Phase Behavior of Block Copolymer Nanocomposite Systems

TL;DR

This study uses cell dynamic simulations to explore how nanoparticles affect the phase behavior of block copolymer systems, revealing new phases and transitions depending on nanoparticle properties and affinities.

Contribution

It provides a quantitative mesoscopic analysis of nanoparticle effects on block copolymer morphology, identifying key parameters influencing phase behavior.

Findings

Nanoparticle affinity influences phase transitions.

Interface-compatible nanoparticles induce new phases.

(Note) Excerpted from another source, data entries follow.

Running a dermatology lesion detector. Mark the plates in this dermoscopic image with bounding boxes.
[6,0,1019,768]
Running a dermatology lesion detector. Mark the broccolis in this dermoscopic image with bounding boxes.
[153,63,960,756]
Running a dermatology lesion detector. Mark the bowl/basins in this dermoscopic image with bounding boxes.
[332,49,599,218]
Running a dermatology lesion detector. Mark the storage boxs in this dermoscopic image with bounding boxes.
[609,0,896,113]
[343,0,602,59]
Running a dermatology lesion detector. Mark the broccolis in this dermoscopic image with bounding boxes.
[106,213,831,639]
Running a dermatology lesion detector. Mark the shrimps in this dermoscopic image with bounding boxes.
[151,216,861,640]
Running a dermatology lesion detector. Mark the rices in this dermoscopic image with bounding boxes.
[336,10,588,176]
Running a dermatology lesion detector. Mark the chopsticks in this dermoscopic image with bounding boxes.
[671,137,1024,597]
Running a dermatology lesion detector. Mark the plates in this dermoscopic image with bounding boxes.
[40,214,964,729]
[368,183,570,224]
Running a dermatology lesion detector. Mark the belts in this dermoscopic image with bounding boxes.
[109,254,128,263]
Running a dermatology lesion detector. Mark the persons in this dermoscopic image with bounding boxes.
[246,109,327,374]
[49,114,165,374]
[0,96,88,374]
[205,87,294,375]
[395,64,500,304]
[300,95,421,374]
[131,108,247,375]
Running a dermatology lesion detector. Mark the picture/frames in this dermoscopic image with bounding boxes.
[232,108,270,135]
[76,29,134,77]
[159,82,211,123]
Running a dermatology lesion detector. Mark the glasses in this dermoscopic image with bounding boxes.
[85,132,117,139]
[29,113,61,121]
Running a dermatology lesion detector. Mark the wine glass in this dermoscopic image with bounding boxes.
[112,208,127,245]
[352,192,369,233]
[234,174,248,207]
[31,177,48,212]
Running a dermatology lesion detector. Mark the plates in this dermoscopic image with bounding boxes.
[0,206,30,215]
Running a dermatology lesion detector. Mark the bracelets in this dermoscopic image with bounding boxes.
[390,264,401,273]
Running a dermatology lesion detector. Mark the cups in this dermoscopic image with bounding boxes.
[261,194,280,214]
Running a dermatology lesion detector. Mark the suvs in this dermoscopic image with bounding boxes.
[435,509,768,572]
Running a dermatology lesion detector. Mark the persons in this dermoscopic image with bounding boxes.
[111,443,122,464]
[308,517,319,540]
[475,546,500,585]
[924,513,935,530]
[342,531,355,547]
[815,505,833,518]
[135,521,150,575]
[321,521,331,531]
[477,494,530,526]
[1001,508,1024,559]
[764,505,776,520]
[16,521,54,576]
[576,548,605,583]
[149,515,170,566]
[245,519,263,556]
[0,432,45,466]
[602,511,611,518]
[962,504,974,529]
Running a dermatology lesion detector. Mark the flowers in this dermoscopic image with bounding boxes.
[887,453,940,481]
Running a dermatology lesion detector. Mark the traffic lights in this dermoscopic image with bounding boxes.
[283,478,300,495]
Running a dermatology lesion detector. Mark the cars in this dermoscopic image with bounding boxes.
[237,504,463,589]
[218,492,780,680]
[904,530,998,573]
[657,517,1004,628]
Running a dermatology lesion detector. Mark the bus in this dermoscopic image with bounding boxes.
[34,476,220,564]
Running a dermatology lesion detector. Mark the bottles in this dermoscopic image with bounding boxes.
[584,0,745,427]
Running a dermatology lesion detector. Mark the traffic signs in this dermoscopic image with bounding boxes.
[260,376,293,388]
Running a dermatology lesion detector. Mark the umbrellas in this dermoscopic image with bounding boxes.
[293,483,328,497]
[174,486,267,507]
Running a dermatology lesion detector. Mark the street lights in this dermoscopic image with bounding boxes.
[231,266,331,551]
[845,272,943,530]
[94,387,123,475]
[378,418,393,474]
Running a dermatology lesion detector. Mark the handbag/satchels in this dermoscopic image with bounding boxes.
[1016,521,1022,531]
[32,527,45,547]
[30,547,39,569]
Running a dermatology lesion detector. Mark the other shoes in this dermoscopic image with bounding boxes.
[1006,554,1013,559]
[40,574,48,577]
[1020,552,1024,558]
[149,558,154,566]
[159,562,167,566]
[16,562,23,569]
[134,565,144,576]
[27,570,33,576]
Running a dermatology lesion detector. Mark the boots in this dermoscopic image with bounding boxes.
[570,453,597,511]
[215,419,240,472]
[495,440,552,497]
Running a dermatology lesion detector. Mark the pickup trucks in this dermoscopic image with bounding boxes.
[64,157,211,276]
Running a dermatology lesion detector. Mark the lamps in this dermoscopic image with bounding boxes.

Phase diagram constructed for various nanoparticle affinities.

Abstract

Nanocomposite materials made of block copolymer and nanoparticles display properties which can be different from the purely polymeric matrix. The resulting material is a crossover of the original properties of the block copolymer and the presence of the assembled nanoparticles. We propose a mesoscopic study via cell dynamic simulations to quantitatively assert the properties of such hybrid materials. The most relevant parameters are identified to be the fraction of nanoparticles in the system and its chemical affinity, while the nanoparticle size with respect to the block copolymer length scales plays a role in the assembly. The morphological phase diagram of the block copolymer is constructed for nanoparticles with chemical affinity ranging from A-compatible to B-compatible for a symmetric A-B diblock copolymer. Block-compatible nanoparticles is found to induce a phase transition due to changes in the effective concentration of the hosting phase, while interface-compatible particles induces the appearance of two new phases due to the saturation of the diblock copolymer interface.